---------- TASK MATERIAL ----------
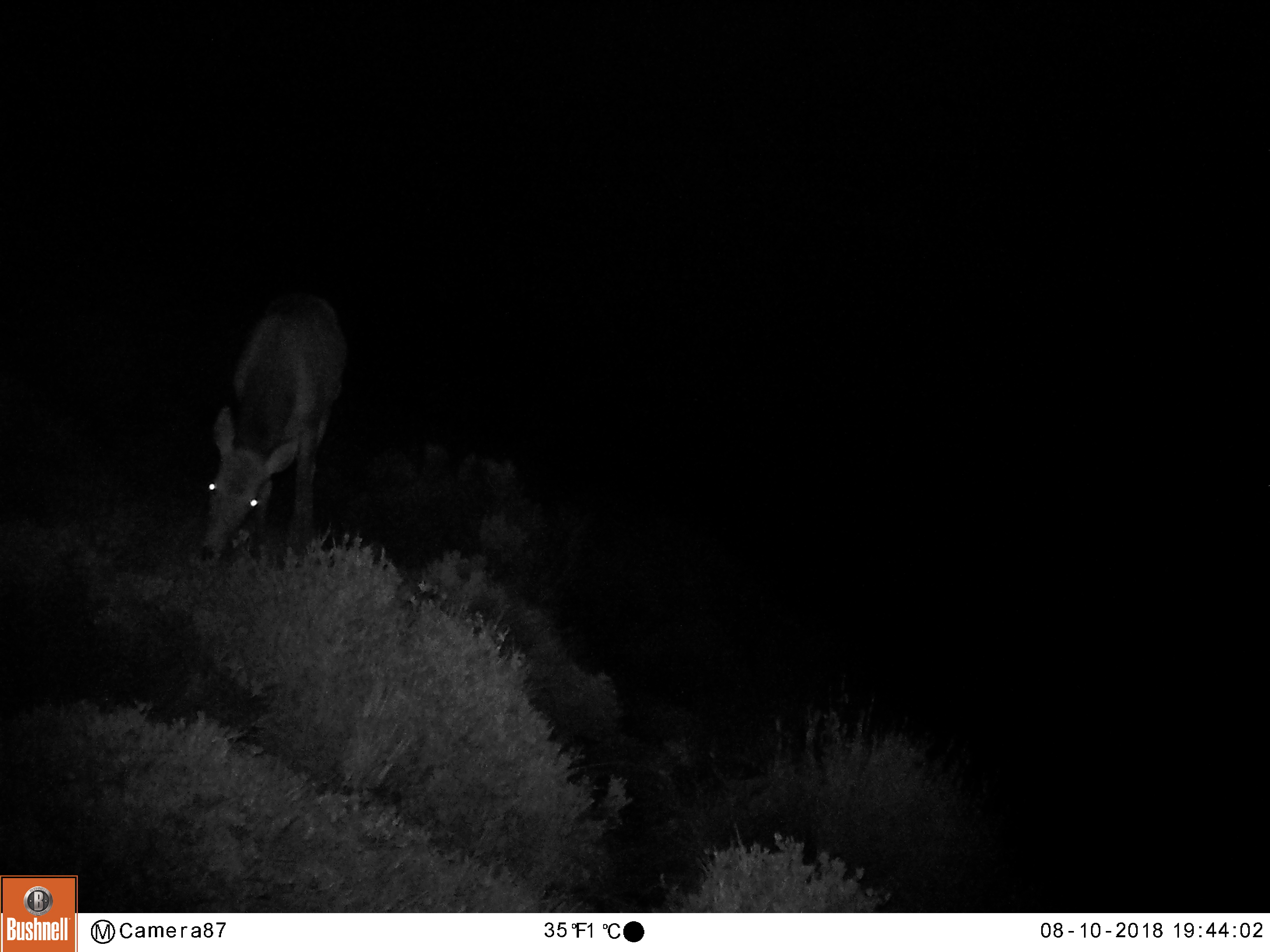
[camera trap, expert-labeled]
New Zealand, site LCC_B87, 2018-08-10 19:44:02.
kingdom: Animalia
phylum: Chordata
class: Mammalia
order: Artiodactyla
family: Cervidae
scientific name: Cervidae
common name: deer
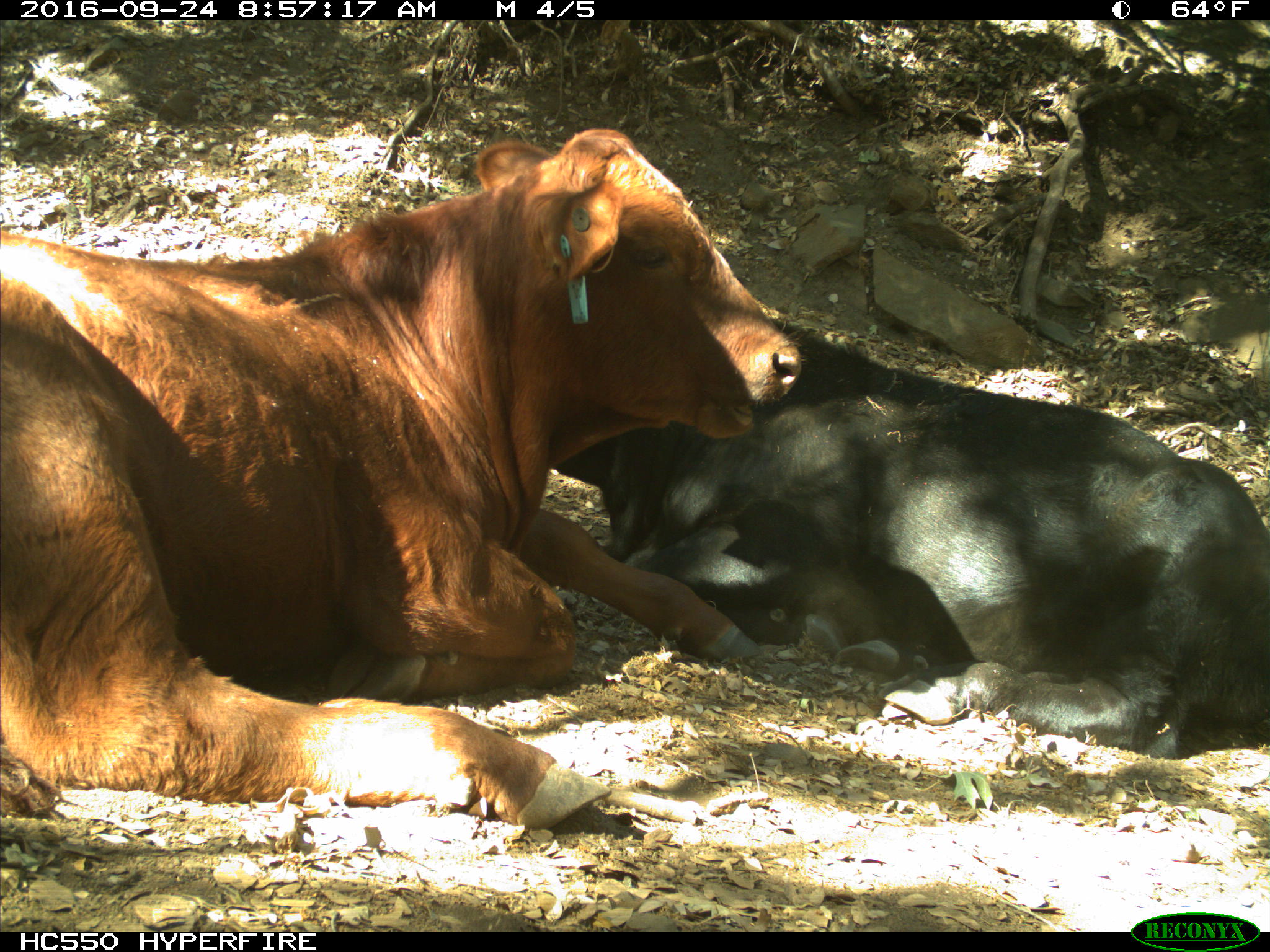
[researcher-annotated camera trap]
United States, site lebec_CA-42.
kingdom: Animalia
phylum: Chordata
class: Mammalia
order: Artiodactyla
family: Bovidae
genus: Bos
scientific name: Bos taurus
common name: domestic cow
Bos taurus (domestic cow).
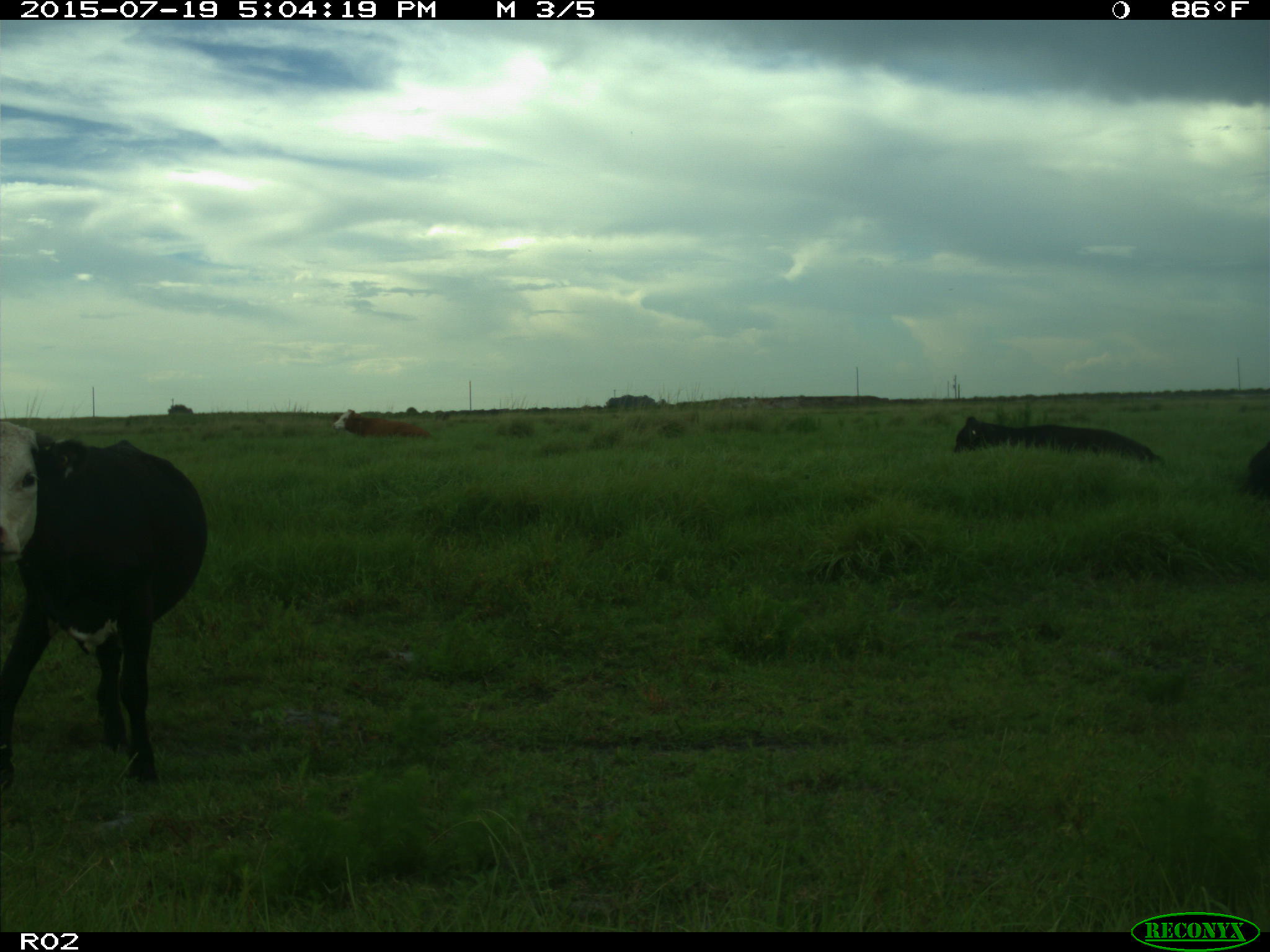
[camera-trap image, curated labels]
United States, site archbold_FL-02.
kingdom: Animalia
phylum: Chordata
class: Mammalia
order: Artiodactyla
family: Bovidae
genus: Bos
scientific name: Bos taurus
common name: domestic cow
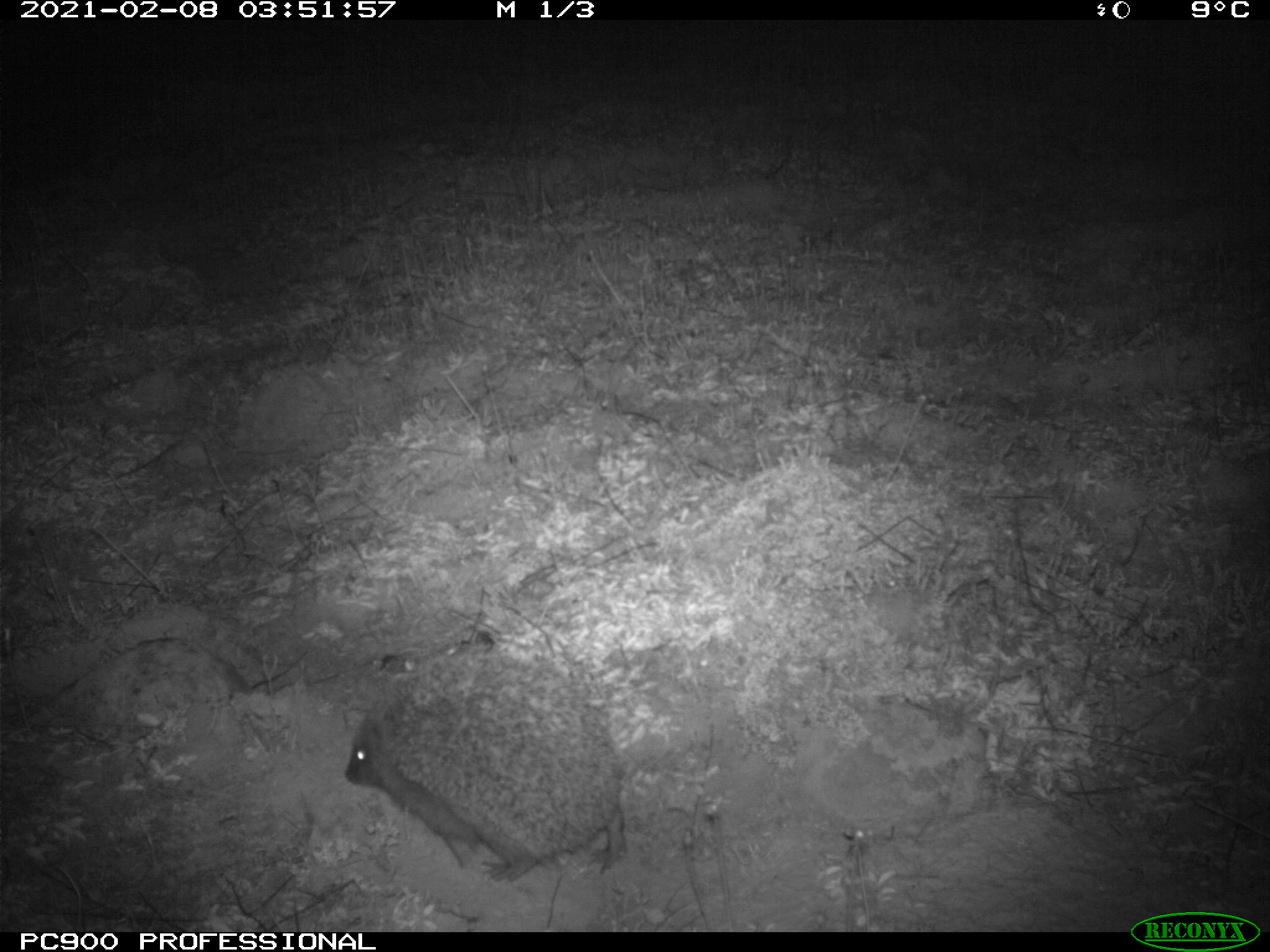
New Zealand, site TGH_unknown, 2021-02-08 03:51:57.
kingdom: Animalia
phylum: Chordata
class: Mammalia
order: Eulipotyphla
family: Erinaceidae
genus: Erinaceus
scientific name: Erinaceus europaeus europaeus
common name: european hedgehog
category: hedgehog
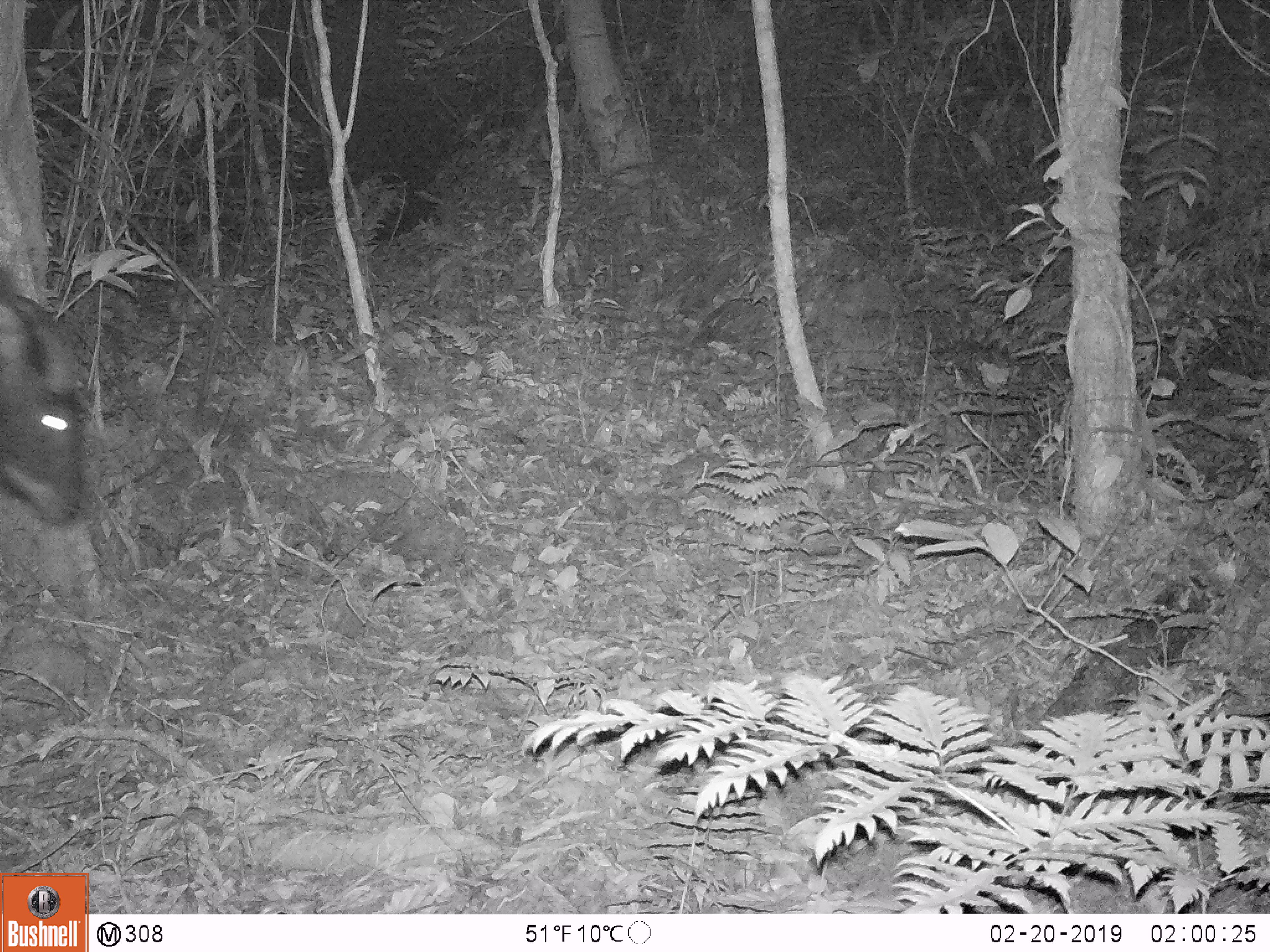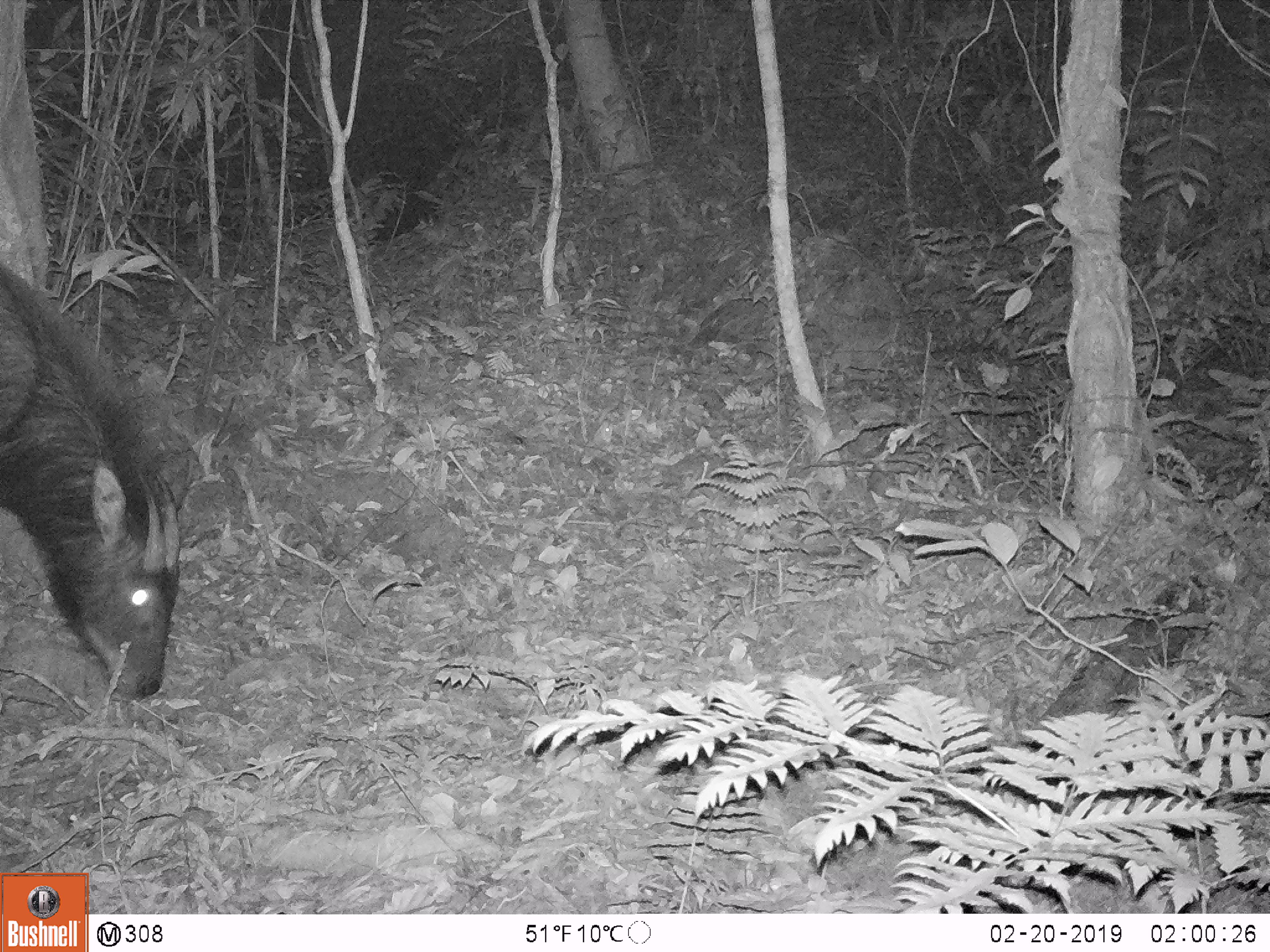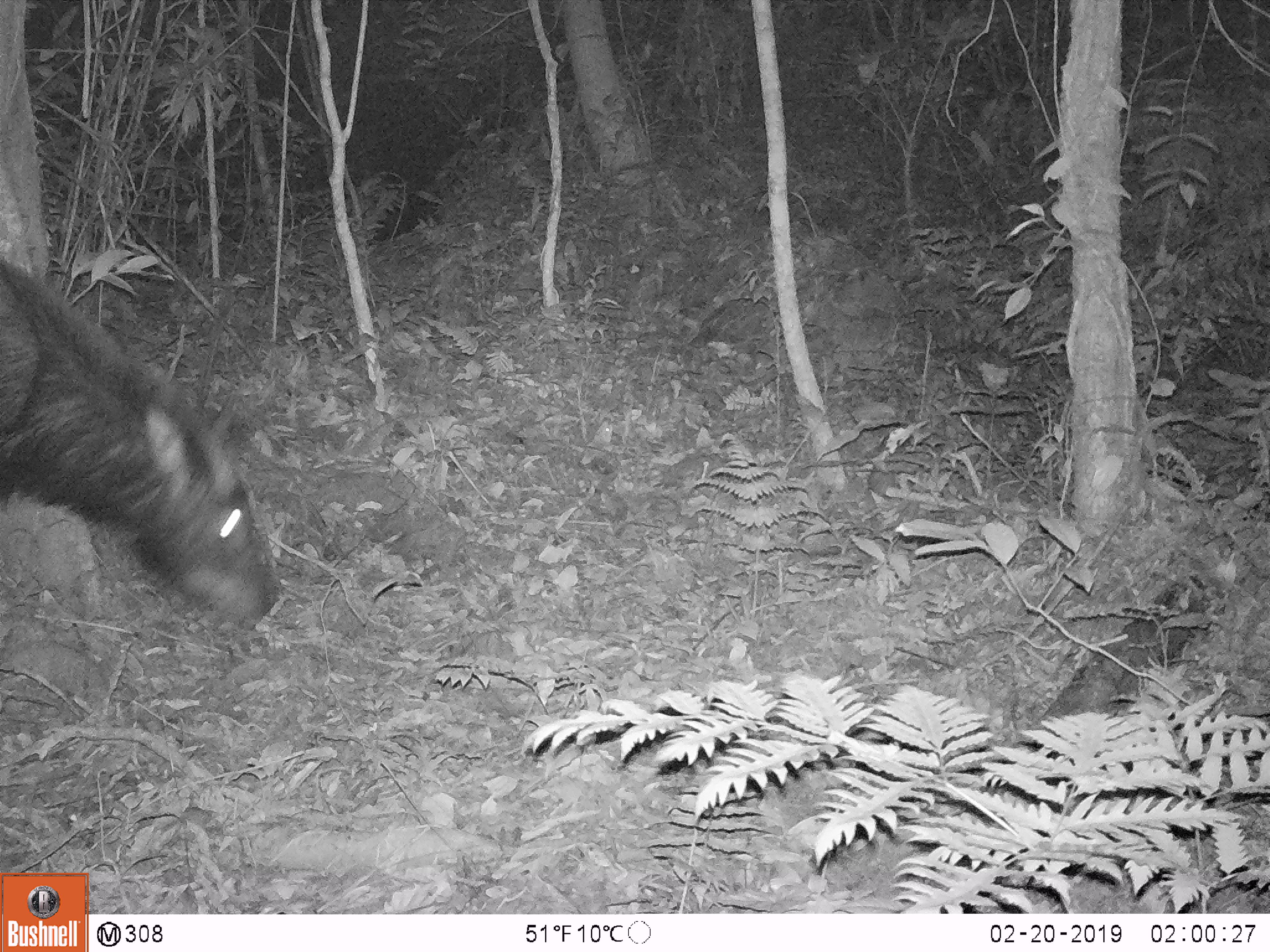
----------
**ASSIGNMENT**
Go through the entries above and write them out again exactly, images left behind.

**RESPONSE**
[camera trap, expert-labeled]
New Zealand, site LCC_B87, 2018-08-10 19:44:02.
kingdom: Animalia
phylum: Chordata
class: Mammalia
order: Artiodactyla
family: Cervidae
scientific name: Cervidae
common name: deer
[researcher-annotated camera trap]
United States, site lebec_CA-42.
kingdom: Animalia
phylum: Chordata
class: Mammalia
order: Artiodactyla
family: Bovidae
genus: Bos
scientific name: Bos taurus
common name: domestic cow
Bos taurus (domestic cow).
[camera-trap image, curated labels]
United States, site archbold_FL-02.
kingdom: Animalia
phylum: Chordata
class: Mammalia
order: Artiodactyla
family: Bovidae
genus: Bos
scientific name: Bos taurus
common name: domestic cow
New Zealand, site TGH_unknown, 2021-02-08 03:51:57.
kingdom: Animalia
phylum: Chordata
class: Mammalia
order: Eulipotyphla
family: Erinaceidae
genus: Erinaceus
scientific name: Erinaceus europaeus europaeus
common name: european hedgehog
category: hedgehog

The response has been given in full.